"""

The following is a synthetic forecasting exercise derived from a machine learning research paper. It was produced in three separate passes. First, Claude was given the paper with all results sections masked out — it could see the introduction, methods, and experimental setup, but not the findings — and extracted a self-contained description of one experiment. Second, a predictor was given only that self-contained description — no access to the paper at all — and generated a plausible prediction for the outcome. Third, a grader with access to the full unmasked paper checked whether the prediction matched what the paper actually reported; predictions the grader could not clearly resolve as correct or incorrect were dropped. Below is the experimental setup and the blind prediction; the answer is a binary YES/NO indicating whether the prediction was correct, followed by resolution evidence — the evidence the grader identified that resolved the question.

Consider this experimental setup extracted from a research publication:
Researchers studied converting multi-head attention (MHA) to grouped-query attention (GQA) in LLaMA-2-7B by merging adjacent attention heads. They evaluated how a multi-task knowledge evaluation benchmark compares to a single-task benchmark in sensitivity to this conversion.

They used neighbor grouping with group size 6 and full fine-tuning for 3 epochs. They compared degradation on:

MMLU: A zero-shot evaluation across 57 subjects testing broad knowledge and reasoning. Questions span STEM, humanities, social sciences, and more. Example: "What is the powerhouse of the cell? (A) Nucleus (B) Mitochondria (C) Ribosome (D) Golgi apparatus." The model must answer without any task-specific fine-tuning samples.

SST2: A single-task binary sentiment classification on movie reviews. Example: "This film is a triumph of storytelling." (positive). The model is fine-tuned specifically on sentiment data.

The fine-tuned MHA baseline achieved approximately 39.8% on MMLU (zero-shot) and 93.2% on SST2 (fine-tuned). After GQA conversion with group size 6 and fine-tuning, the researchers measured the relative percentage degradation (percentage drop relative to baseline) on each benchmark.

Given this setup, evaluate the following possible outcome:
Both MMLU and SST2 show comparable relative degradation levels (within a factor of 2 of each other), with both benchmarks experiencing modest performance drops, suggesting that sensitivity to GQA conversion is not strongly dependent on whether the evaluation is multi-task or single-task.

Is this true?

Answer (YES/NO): NO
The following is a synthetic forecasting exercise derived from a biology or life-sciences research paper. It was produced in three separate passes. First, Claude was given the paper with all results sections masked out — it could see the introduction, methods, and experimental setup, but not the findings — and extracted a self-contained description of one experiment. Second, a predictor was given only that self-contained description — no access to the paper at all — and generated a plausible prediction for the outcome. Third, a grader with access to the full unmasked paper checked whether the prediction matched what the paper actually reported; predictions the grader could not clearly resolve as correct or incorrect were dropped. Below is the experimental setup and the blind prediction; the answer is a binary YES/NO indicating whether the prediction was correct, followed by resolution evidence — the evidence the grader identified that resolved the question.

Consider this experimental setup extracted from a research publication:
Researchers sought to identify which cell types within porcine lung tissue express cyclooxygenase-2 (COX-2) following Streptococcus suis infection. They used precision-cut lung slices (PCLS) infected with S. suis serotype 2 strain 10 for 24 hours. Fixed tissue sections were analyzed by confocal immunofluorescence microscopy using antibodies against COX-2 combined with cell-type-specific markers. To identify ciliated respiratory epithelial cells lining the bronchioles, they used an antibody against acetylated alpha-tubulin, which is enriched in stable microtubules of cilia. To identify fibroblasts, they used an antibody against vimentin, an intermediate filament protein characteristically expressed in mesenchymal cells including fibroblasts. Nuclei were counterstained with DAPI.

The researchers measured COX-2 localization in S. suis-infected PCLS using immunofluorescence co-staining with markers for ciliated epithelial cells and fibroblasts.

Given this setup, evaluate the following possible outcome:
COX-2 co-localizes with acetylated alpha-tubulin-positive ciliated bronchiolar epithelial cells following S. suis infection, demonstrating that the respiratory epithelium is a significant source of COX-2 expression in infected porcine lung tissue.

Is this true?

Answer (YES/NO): NO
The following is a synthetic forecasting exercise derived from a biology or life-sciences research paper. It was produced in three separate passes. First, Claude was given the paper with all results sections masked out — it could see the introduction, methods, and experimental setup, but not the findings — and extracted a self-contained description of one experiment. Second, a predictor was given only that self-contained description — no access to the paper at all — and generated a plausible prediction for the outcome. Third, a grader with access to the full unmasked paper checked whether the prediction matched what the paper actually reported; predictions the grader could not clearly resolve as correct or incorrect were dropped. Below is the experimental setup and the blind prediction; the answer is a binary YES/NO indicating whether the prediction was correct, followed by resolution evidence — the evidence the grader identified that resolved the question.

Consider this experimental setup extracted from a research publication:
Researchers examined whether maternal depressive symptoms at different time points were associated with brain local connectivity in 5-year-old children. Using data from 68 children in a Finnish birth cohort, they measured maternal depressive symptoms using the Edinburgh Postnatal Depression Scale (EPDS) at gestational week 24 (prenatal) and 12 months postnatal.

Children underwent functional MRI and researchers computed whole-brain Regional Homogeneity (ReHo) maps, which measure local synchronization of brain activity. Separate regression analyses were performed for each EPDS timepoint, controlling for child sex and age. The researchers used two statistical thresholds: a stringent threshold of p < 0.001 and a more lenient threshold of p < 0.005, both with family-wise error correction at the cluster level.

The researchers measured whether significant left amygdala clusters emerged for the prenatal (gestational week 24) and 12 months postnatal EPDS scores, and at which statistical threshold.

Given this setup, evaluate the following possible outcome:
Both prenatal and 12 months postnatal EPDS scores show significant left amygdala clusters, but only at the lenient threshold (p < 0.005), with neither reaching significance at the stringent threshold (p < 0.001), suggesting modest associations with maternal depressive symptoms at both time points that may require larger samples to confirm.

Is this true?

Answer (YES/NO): NO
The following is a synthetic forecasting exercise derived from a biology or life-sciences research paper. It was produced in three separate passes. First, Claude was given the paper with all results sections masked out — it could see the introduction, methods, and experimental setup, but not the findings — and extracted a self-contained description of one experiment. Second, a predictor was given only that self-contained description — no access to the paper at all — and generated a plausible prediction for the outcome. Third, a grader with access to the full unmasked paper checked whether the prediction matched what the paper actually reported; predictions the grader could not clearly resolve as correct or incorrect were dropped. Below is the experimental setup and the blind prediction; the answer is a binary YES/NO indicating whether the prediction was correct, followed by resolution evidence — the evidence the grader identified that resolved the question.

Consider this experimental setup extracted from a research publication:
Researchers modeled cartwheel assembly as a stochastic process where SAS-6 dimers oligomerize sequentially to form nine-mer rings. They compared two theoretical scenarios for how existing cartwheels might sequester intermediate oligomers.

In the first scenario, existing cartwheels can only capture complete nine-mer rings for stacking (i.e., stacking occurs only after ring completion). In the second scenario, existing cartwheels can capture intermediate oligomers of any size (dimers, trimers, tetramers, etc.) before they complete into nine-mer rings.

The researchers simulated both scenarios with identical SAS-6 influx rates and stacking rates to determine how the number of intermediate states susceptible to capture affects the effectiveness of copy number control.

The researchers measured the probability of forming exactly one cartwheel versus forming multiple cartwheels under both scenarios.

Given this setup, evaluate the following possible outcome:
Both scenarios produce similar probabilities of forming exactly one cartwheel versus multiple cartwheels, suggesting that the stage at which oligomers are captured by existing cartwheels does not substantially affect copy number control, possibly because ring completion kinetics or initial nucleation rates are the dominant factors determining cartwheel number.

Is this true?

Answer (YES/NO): NO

"""

→ Task to complete
Every line above should be retyped exactly as given.

→ Written response
The following is a synthetic forecasting exercise derived from a machine learning research paper. It was produced in three separate passes. First, Claude was given the paper with all results sections masked out — it could see the introduction, methods, and experimental setup, but not the findings — and extracted a self-contained description of one experiment. Second, a predictor was given only that self-contained description — no access to the paper at all — and generated a plausible prediction for the outcome. Third, a grader with access to the full unmasked paper checked whether the prediction matched what the paper actually reported; predictions the grader could not clearly resolve as correct or incorrect were dropped. Below is the experimental setup and the blind prediction; the answer is a binary YES/NO indicating whether the prediction was correct, followed by resolution evidence — the evidence the grader identified that resolved the question.

Consider this experimental setup extracted from a research publication:
Researchers studied converting multi-head attention (MHA) to grouped-query attention (GQA) in LLaMA-2-7B by merging adjacent attention heads. They evaluated how a multi-task knowledge evaluation benchmark compares to a single-task benchmark in sensitivity to this conversion.

They used neighbor grouping with group size 6 and full fine-tuning for 3 epochs. They compared degradation on:

MMLU: A zero-shot evaluation across 57 subjects testing broad knowledge and reasoning. Questions span STEM, humanities, social sciences, and more. Example: "What is the powerhouse of the cell? (A) Nucleus (B) Mitochondria (C) Ribosome (D) Golgi apparatus." The model must answer without any task-specific fine-tuning samples.

SST2: A single-task binary sentiment classification on movie reviews. Example: "This film is a triumph of storytelling." (positive). The model is fine-tuned specifically on sentiment data.

The fine-tuned MHA baseline achieved approximately 39.8% on MMLU (zero-shot) and 93.2% on SST2 (fine-tuned). After GQA conversion with group size 6 and fine-tuning, the researchers measured the relative percentage degradation (percentage drop relative to baseline) on each benchmark.

Given this setup, evaluate the following possible outcome:
Both MMLU and SST2 show comparable relative degradation levels (within a factor of 2 of each other), with both benchmarks experiencing modest performance drops, suggesting that sensitivity to GQA conversion is not strongly dependent on whether the evaluation is multi-task or single-task.

Is this true?

Answer (YES/NO): NO
The following is a synthetic forecasting exercise derived from a biology or life-sciences research paper. It was produced in three separate passes. First, Claude was given the paper with all results sections masked out — it could see the introduction, methods, and experimental setup, but not the findings — and extracted a self-contained description of one experiment. Second, a predictor was given only that self-contained description — no access to the paper at all — and generated a plausible prediction for the outcome. Third, a grader with access to the full unmasked paper checked whether the prediction matched what the paper actually reported; predictions the grader could not clearly resolve as correct or incorrect were dropped. Below is the experimental setup and the blind prediction; the answer is a binary YES/NO indicating whether the prediction was correct, followed by resolution evidence — the evidence the grader identified that resolved the question.

Consider this experimental setup extracted from a research publication:
Researchers sought to identify which cell types within porcine lung tissue express cyclooxygenase-2 (COX-2) following Streptococcus suis infection. They used precision-cut lung slices (PCLS) infected with S. suis serotype 2 strain 10 for 24 hours. Fixed tissue sections were analyzed by confocal immunofluorescence microscopy using antibodies against COX-2 combined with cell-type-specific markers. To identify ciliated respiratory epithelial cells lining the bronchioles, they used an antibody against acetylated alpha-tubulin, which is enriched in stable microtubules of cilia. To identify fibroblasts, they used an antibody against vimentin, an intermediate filament protein characteristically expressed in mesenchymal cells including fibroblasts. Nuclei were counterstained with DAPI.

The researchers measured COX-2 localization in S. suis-infected PCLS using immunofluorescence co-staining with markers for ciliated epithelial cells and fibroblasts.

Given this setup, evaluate the following possible outcome:
COX-2 co-localizes with acetylated alpha-tubulin-positive ciliated bronchiolar epithelial cells following S. suis infection, demonstrating that the respiratory epithelium is a significant source of COX-2 expression in infected porcine lung tissue.

Is this true?

Answer (YES/NO): NO
The following is a synthetic forecasting exercise derived from a biology or life-sciences research paper. It was produced in three separate passes. First, Claude was given the paper with all results sections masked out — it could see the introduction, methods, and experimental setup, but not the findings — and extracted a self-contained description of one experiment. Second, a predictor was given only that self-contained description — no access to the paper at all — and generated a plausible prediction for the outcome. Third, a grader with access to the full unmasked paper checked whether the prediction matched what the paper actually reported; predictions the grader could not clearly resolve as correct or incorrect were dropped. Below is the experimental setup and the blind prediction; the answer is a binary YES/NO indicating whether the prediction was correct, followed by resolution evidence — the evidence the grader identified that resolved the question.

Consider this experimental setup extracted from a research publication:
Researchers examined whether maternal depressive symptoms at different time points were associated with brain local connectivity in 5-year-old children. Using data from 68 children in a Finnish birth cohort, they measured maternal depressive symptoms using the Edinburgh Postnatal Depression Scale (EPDS) at gestational week 24 (prenatal) and 12 months postnatal.

Children underwent functional MRI and researchers computed whole-brain Regional Homogeneity (ReHo) maps, which measure local synchronization of brain activity. Separate regression analyses were performed for each EPDS timepoint, controlling for child sex and age. The researchers used two statistical thresholds: a stringent threshold of p < 0.001 and a more lenient threshold of p < 0.005, both with family-wise error correction at the cluster level.

The researchers measured whether significant left amygdala clusters emerged for the prenatal (gestational week 24) and 12 months postnatal EPDS scores, and at which statistical threshold.

Given this setup, evaluate the following possible outcome:
Both prenatal and 12 months postnatal EPDS scores show significant left amygdala clusters, but only at the lenient threshold (p < 0.005), with neither reaching significance at the stringent threshold (p < 0.001), suggesting modest associations with maternal depressive symptoms at both time points that may require larger samples to confirm.

Is this true?

Answer (YES/NO): NO
The following is a synthetic forecasting exercise derived from a biology or life-sciences research paper. It was produced in three separate passes. First, Claude was given the paper with all results sections masked out — it could see the introduction, methods, and experimental setup, but not the findings — and extracted a self-contained description of one experiment. Second, a predictor was given only that self-contained description — no access to the paper at all — and generated a plausible prediction for the outcome. Third, a grader with access to the full unmasked paper checked whether the prediction matched what the paper actually reported; predictions the grader could not clearly resolve as correct or incorrect were dropped. Below is the experimental setup and the blind prediction; the answer is a binary YES/NO indicating whether the prediction was correct, followed by resolution evidence — the evidence the grader identified that resolved the question.

Consider this experimental setup extracted from a research publication:
Researchers modeled cartwheel assembly as a stochastic process where SAS-6 dimers oligomerize sequentially to form nine-mer rings. They compared two theoretical scenarios for how existing cartwheels might sequester intermediate oligomers.

In the first scenario, existing cartwheels can only capture complete nine-mer rings for stacking (i.e., stacking occurs only after ring completion). In the second scenario, existing cartwheels can capture intermediate oligomers of any size (dimers, trimers, tetramers, etc.) before they complete into nine-mer rings.

The researchers simulated both scenarios with identical SAS-6 influx rates and stacking rates to determine how the number of intermediate states susceptible to capture affects the effectiveness of copy number control.

The researchers measured the probability of forming exactly one cartwheel versus forming multiple cartwheels under both scenarios.

Given this setup, evaluate the following possible outcome:
Both scenarios produce similar probabilities of forming exactly one cartwheel versus multiple cartwheels, suggesting that the stage at which oligomers are captured by existing cartwheels does not substantially affect copy number control, possibly because ring completion kinetics or initial nucleation rates are the dominant factors determining cartwheel number.

Is this true?

Answer (YES/NO): NO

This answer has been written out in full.